Like its predecessor novel, The Lion, the Witch, and the Wardrobe, Prince Caspian is set against the backdrop of World War II, which was fought in Europe and Asia from 1939 to 1945. However, the description of the Telmarine conquest of Narnia and the eventual merging of the human and Narnian populations into one vibrant country borrow more from the Norman Conquest of England almost a thousand years earlier. In 1066, William Duke of Normandy invaded England and eventually overpowered the warring Saxon factions to install himself on the throne. Over subsequent generations, the invading Norman ruling class and native Saxon populations merged, creating the foundation of the modern English identity. Finally, Prince Caspian harks briefly back to the so-called Golden Age of Piracy (c. 1650-1730) when maritime piracy was endemic in both the Atlantic and Indian oceans: the Telmarines descend from a crew of shipwrecked pirates.

Other Books Related to Prince Caspian

Prince Caspian is one of seven books in the Chronicles of Narnia series, which C. S. Lewis wrote during the late 1940s and early 1950s.
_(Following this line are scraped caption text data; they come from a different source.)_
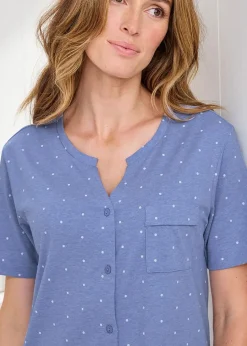 Cotton Traders Light Blue Jersey Button Through Nightdress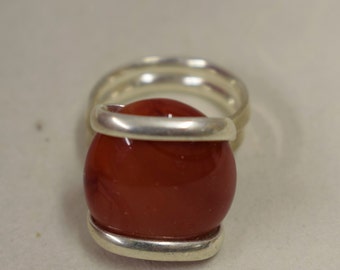 Ring Silver Opaque Red  Colored Glass Ring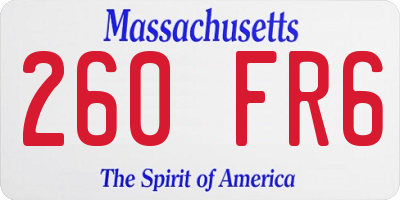 MA license plate 260FR6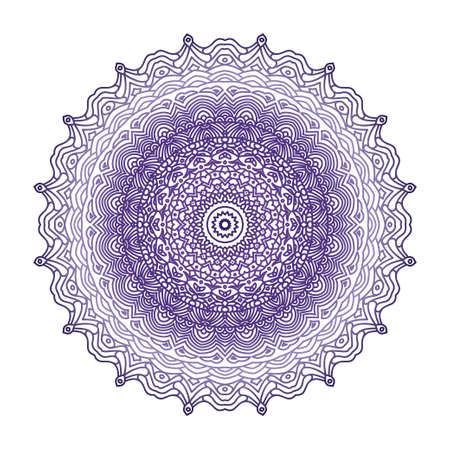 Floral mandala in ethnic style on white background. Round flower mandala on white isolated background. Abstract indian ornament. Decorative ornament in ethnic oriental style.のイラスト素材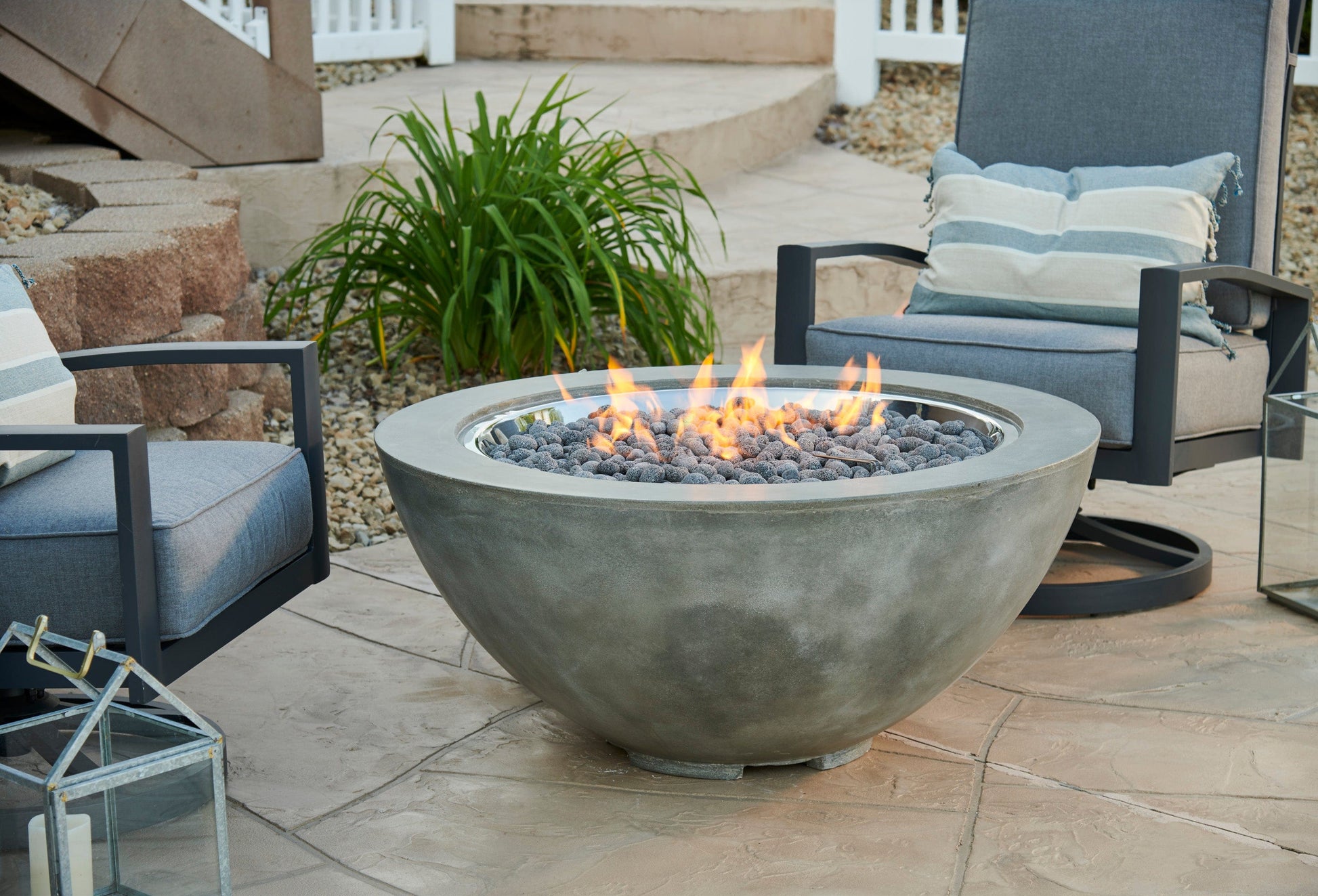 The Outdoor Great Room Fire Features The Outdoor GreatRoom Natural Grey, White, or Midnight Mist Supercas Cove 42" Round Gas Fire Pit Bowl / CV-30, CV-30MM, CV-30WT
It is set hundreds of Narnian years (and about one Earth year) after the events of The Lion, the Witch, and the Wardrobe—the book which introduces Aslan, Peter, Susan, Edmund, and Lucy—and Prince Caspian refers to events in that book, including the hundred-year winter of the White Witch and Aslan’s death and resurrection. The next two books in the series, The Voyage of the Dawn Treader and The Silver Chair, pick up three and dozens of years after Prince Caspian, respectively. C. S. Lewis was deeply influenced by the earlier fantasy books of Scottish minister and writer George MacDonald, including The Princess and the Goblin. And Lewis’s work in turn laid the foundation for subsequent fantasy series for young readers, including Ursula K. Le Guin’s A Wizard of Earthsea and the rest of the Earthsea Cycle, J. K. Rowling’s Harry Potter series, and Tony DiTerlizzi’s Spiderwick Chronicles.
Key Facts about Prince Caspian
  • Full Title: Prince Caspian
  • When Written: Late 1940s
  • Where Written: Cambridge, England
  • When Published: 1951
  • Literary Period: Contemporary
  • Genre: Children’s Novel, High Fantasy, Allegory
  • Setting: The fictional world of Narnia
  • Climax: Peter faces Miraz in combat.
  • Antagonist: Miraz, Nikabrik
  • Point of View: Third Person

Extra Credit for Prince Caspian

Do You Know Jack? Lewis’s beloved pet dog, Jacksie, was killed by a car when he was just four years old, and Lewis insisted on being called “Jacksie” in the dog’s honor. His family and close friends continue to call him “Jack” until his death.

One Unlucky Day. C.S. Lewis died on the same day as John F. Kennedy, Jr., the 35th president of the United States.